## EXERCISE REQUIREMENTS
Your answer must be the full set of records, repeated exactly.

[Dataset entries]
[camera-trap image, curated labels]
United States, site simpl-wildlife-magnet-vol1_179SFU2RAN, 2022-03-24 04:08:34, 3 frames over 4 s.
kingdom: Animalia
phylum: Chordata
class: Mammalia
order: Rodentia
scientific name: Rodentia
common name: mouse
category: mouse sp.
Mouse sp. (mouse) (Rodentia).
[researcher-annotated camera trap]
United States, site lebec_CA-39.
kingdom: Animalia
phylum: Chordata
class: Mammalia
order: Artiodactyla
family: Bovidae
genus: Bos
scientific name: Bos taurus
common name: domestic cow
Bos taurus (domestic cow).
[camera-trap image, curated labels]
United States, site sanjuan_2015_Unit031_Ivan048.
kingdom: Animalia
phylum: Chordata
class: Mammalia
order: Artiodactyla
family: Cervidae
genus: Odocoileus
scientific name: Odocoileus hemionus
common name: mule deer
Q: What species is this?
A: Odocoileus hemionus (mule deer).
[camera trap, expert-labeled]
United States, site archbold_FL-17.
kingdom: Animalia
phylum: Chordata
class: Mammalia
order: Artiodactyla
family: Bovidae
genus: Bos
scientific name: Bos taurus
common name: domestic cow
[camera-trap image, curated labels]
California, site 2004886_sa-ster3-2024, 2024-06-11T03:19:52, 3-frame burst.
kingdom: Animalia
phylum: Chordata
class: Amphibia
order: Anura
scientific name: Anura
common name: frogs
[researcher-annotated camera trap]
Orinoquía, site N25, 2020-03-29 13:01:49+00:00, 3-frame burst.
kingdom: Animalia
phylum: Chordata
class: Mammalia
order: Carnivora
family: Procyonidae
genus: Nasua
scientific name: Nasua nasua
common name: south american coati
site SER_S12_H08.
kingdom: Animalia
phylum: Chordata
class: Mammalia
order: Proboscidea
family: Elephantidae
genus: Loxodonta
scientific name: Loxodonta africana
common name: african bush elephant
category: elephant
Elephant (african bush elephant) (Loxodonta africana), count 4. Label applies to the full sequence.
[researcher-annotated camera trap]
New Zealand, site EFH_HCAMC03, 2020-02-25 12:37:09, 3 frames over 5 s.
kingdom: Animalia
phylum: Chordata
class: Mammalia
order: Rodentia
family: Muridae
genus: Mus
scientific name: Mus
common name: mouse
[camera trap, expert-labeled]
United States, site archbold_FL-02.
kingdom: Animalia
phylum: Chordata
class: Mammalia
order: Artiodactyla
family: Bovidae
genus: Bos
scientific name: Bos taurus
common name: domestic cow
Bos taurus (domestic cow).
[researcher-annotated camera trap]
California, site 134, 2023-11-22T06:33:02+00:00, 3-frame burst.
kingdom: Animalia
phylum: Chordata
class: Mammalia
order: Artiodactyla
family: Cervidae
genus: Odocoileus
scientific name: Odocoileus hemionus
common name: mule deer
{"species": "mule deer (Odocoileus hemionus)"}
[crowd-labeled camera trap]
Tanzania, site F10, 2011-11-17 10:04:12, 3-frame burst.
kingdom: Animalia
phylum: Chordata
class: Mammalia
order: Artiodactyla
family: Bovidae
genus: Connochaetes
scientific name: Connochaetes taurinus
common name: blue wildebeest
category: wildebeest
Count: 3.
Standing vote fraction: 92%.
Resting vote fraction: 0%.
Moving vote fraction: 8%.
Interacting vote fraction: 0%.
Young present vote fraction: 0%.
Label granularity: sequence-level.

## ANSWER TO THIS TASK
[camera-trap image, curated labels]
United States, site simpl-wildlife-magnet-vol1_179SFU2RAN, 2022-03-24 04:08:34, 3 frames over 4 s.
kingdom: Animalia
phylum: Chordata
class: Mammalia
order: Rodentia
scientific name: Rodentia
common name: mouse
category: mouse sp.
Mouse sp. (mouse) (Rodentia).
[researcher-annotated camera trap]
United States, site lebec_CA-39.
kingdom: Animalia
phylum: Chordata
class: Mammalia
order: Artiodactyla
family: Bovidae
genus: Bos
scientific name: Bos taurus
common name: domestic cow
Bos taurus (domestic cow).
[camera-trap image, curated labels]
United States, site sanjuan_2015_Unit031_Ivan048.
kingdom: Animalia
phylum: Chordata
class: Mammalia
order: Artiodactyla
family: Cervidae
genus: Odocoileus
scientific name: Odocoileus hemionus
common name: mule deer
Q: What species is this?
A: Odocoileus hemionus (mule deer).
[camera trap, expert-labeled]
United States, site archbold_FL-17.
kingdom: Animalia
phylum: Chordata
class: Mammalia
order: Artiodactyla
family: Bovidae
genus: Bos
scientific name: Bos taurus
common name: domestic cow
[camera-trap image, curated labels]
California, site 2004886_sa-ster3-2024, 2024-06-11T03:19:52, 3-frame burst.
kingdom: Animalia
phylum: Chordata
class: Amphibia
order: Anura
scientific name: Anura
common name: frogs
[researcher-annotated camera trap]
Orinoquía, site N25, 2020-03-29 13:01:49+00:00, 3-frame burst.
kingdom: Animalia
phylum: Chordata
class: Mammalia
order: Carnivora
family: Procyonidae
genus: Nasua
scientific name: Nasua nasua
common name: south american coati
site SER_S12_H08.
kingdom: Animalia
phylum: Chordata
class: Mammalia
order: Proboscidea
family: Elephantidae
genus: Loxodonta
scientific name: Loxodonta africana
common name: african bush elephant
category: elephant
Elephant (african bush elephant) (Loxodonta africana), count 4. Label applies to the full sequence.
[researcher-annotated camera trap]
New Zealand, site EFH_HCAMC03, 2020-02-25 12:37:09, 3 frames over 5 s.
kingdom: Animalia
phylum: Chordata
class: Mammalia
order: Rodentia
family: Muridae
genus: Mus
scientific name: Mus
common name: mouse
[camera trap, expert-labeled]
United States, site archbold_FL-02.
kingdom: Animalia
phylum: Chordata
class: Mammalia
order: Artiodactyla
family: Bovidae
genus: Bos
scientific name: Bos taurus
common name: domestic cow
Bos taurus (domestic cow).
[researcher-annotated camera trap]
California, site 134, 2023-11-22T06:33:02+00:00, 3-frame burst.
kingdom: Animalia
phylum: Chordata
class: Mammalia
order: Artiodactyla
family: Cervidae
genus: Odocoileus
scientific name: Odocoileus hemionus
common name: mule deer
{"species": "mule deer (Odocoileus hemionus)"}
[crowd-labeled camera trap]
Tanzania, site F10, 2011-11-17 10:04:12, 3-frame burst.
kingdom: Animalia
phylum: Chordata
class: Mammalia
order: Artiodactyla
family: Bovidae
genus: Connochaetes
scientific name: Connochaetes taurinus
common name: blue wildebeest
category: wildebeest
Count: 3.
Standing vote fraction: 92%.
Resting vote fraction: 0%.
Moving vote fraction: 8%.
Interacting vote fraction: 0%.
Young present vote fraction: 0%.
Label granularity: sequence-level.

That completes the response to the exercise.